TEKS SUMBER >>
━━━━━━━━━━━━━━━━

Penyematan nama-nama sebutan tokoh agama biasanya berkaitan dengan keilmuan yang dimiliki lebih banyak dibanding orang awam. Meskipun sering ditujukan pada orang dengan keilmuan agama di atas rata-rata, ada perbedaan di antara mereka, yakni sebagai berikut :

*Ustadz*

Ustadz berasal dari Bahasa Arab yang berarti guru atau pengajar. Di indonesia penamaan Ustad sering disematkan kepada pengajar agama islam atau penceramah. Seperti halnya Ustadz Abdul Somad (UAS), Ustadz Adi Hidayat (UAH), serta Ustadz Das’ad Latif.

*Kyai*

Kyai merupakan sebutan untuk alim ulama. Masyarakat Indonesia sudah familiar dengan penyebutan ini. Pada awalnya penyebutan kyai dipakai untuk sesuatu yang dihormati, dikeramatkan, dan disakralkan. Hal tersebut juga berlaku pada benda. Namun lambat laun penyebutan kyai sekarang dikhususkan untuk orang yang disegani dan dihormati. Bahkan di Indonesia orang yang memiliki pondok pesantren meskipun tidak seterkenal Ustadz Abdul Somad pun, memiliki gelar Kyai.

*Gus*

Gus merupakan panggilan untuk anak kyai atau orang terpandang. Seperti sebutan untuk putra mahkota yang mewarisi tahta. Penyebutan gus di beberapa tempat berbeda. Seperti di Madura sebutan gus menjadi lora. Namun ada pengecualian untuk penyebutan gus yang familiar di masyarakat. Selain karena anak kyai, sebutan gus juga disematkan untuk mereka yang memiliki pengetahuan agama dan pengetahuan umum yang luas.

Di Indonesia, penyebutan nama gus sering disematkan kepada pemuka agama yang berasal dari organisasi Nahdhatul Ulama. Seperti Gus Miftah, Gusdur, dan Gus Baha dan lainnya.

*Habib*

Habib merupakan panggilan untuk orang yang telah melalui pendidikan keagamaan, sekaligus juga mempunyai nasab dengan Nabi Muhammad Shallallahu 'alaihi wa sallam. Di Indonesia, Habib dibagi dua ada habib yang berceramah dengan gaya lembut dan penuh kharismatik seperti Habib Lutfi, Habib Novel. Dan ada habib yang ceramah dengan gaya keras atau suara lantang. Seperti Habib Bahar, Habib Riziek Shihab.

*Syeikh*

Syeikh berasal dari Bahasa Persia yang berarti kepala suku, pemimpin, tetua, atau raja. Syeikh yang berasal dari kata syah memiliki bentuk superior syahansyah yang berarti raja diraja. Di Indonesia, nama Syeikh sering disematkan kepada orang yang berceramah yang berasal dari timur tengah. Seperti halnya Syeikh Ali Jaber.

━━━━━━━━━━━━━━━━

TUGAS DIKERJAKAN >>
**1.** Ringkas paragraf teks sumber yang diawali "Kyai merupakan sebutan" menjadi daftar poin, dengan tetap memuat fakta utamanya.
**2.** Jawablah pertanyaan-pertanyaan ini berdasarkan teks sumber.
(a) Dari bahasa apa kata Ustadz berasal?
(b) Di Madura, sebutan gus berubah menjadi apa?
(c) Apa arti syahansyah?
**3.** Teruskan teks tentang sebutan tokoh agama mulai dari kalimat terakhirnya.
Baris-baris data tidak ada kaitannya dengan teks sumber.

DATA TERSIMPAN >>
━━━━━━━━━━━━━━━━

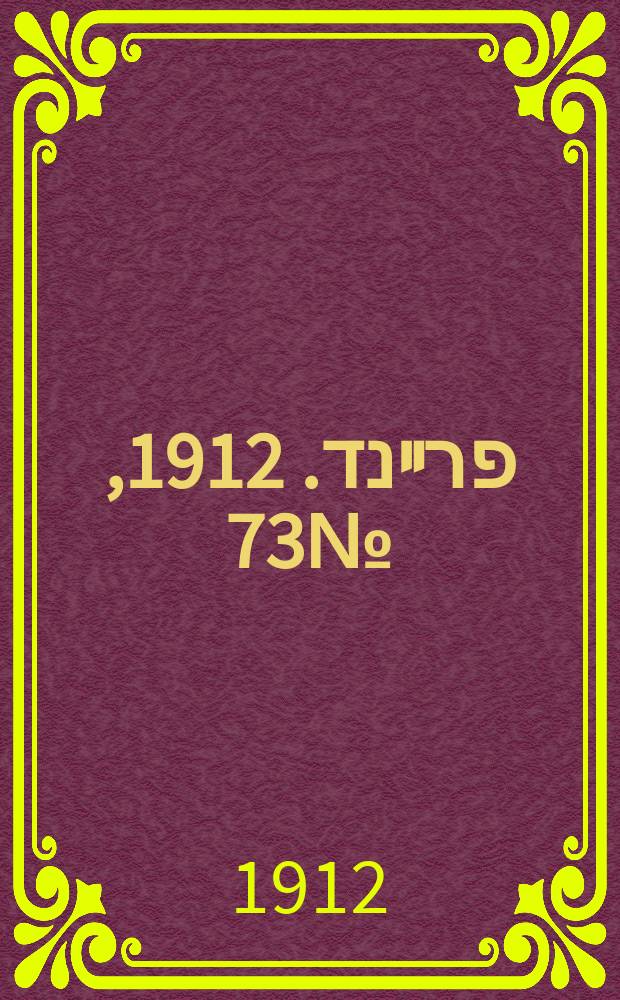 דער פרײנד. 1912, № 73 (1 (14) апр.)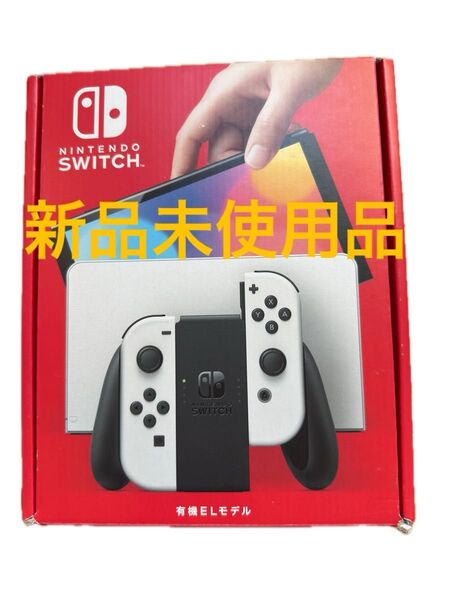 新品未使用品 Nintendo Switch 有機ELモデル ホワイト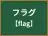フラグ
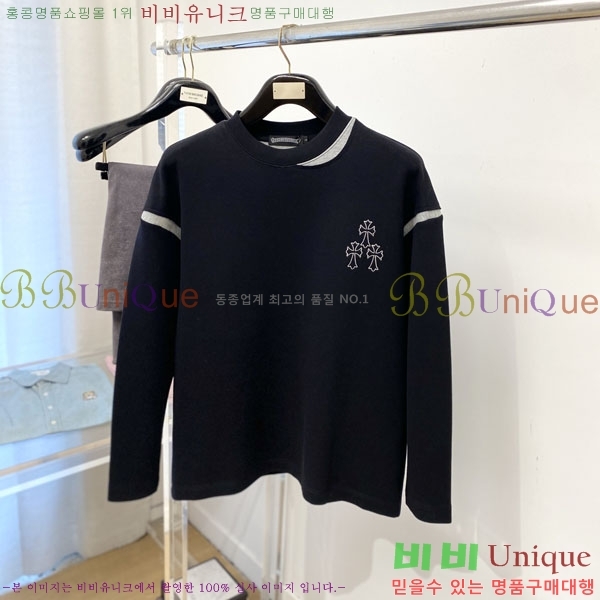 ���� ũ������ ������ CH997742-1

━━━━━━━━━━━━━━━━

KUNCI JAWABAN >>
**1.**
- Kyai adalah sebutan untuk alim ulama yang sudah dikenal masyarakat Indonesia.
- Awalnya sebutan ini dipakai untuk sesuatu yang dihormati, dikeramatkan, dan disakralkan, termasuk benda.
- Lambat laun sebutan ini dikhususkan untuk orang yang disegani dan dihormati.
- Di Indonesia, pemilik pondok pesantren bergelar Kyai walaupun tidak seterkenal Ustadz Abdul Somad.

**2.**
(a) Bahasa Arab.
(b) Lora.
(c) Raja diraja.

**3.**
*Wali*

Wali berasal dari bahasa Arab, yaitu al-waliy muannatsnya al- waliyyah dan bentuk jamaknya al-awliya‟ berasal dari kata walayali – walyan dan walayatan yang berarti mencintai, teman dekat, sahabat, yang menolong, sekutu, pengikut, pengasuh, dan orang yang mengurus perkara (urusan) seseorang. Wali juga sering disebut ulama penerus para sahabat Nabi untuk menyebarkan agama islam. Di Indonesia nama wali populer dengan nama wali songo.

Dalam Al-Qur’an surat Yunus ayat 62-63, Allah telah menjelaskan definisi wali Allah,

أَلَا إِنَّ أَوْلِيَاءَ اللَّهِ لَا خَوْفٌ عَلَيْهِمْ وَلَا هُمْ يَحْزَنُونَ . الَّذِينَ آَمَنُوا وَكَانُوا يَتَّقُونَ

“Sesungguhnya wali-wali Allah itu, tidak ada kekhawatiran terhadap mereka dan tidak (pula) mereka bersedih hati – jaminan masuk surga – (Yaitu) orang-orang yang beriman dan mereka selalu bertakwa.”

Berdasarkan kriteria yang disebutkan dalam ayat di atas, Imam Abu Ja’far At-Thahawi memberikan sebuah kaidah,

والمؤمنون كلهم أولياء الرحمن، وأكرمهم عند الله أطوعهم وأتبعهم للقرآن

“Setiap mukmin adalah wali Allah. Dan wali yang paling mulia di sisi Allah adalah wali yang paling taat dan paling mengikuti Al Qur’an. (Aqidah Thahawiyah).

Ketika menafsirkan ayat ini, Ibn Katsir mengatakan,

يخبر تعالى أن أولياءه هم الذين آمنوا وكانوا يتقون، كما فسرهم ربهم، فكل من كان تقيا كان لله وليا

“Allah mengabarkan bahwa wali-wali-Nya adalah setiap orang yang beriman dan bertaqwa. Sebagaimana yang Allah jelaskan. Sehingga setiap orang yang bertaqwa maka dia adalah wali Allah.” (Tafsir Ibn Katsir, 4/278).

*Abuya atau Buya*

Buya atau Abuya adalah kata sapaan kekeluargaan untuk orang tua laki-laki, sama dengan sapaan “ayah”. Kata ini berasal dari bahasa Arab yang bermakna “ayahku”, dengan kata dasar “abun” dan “ya”.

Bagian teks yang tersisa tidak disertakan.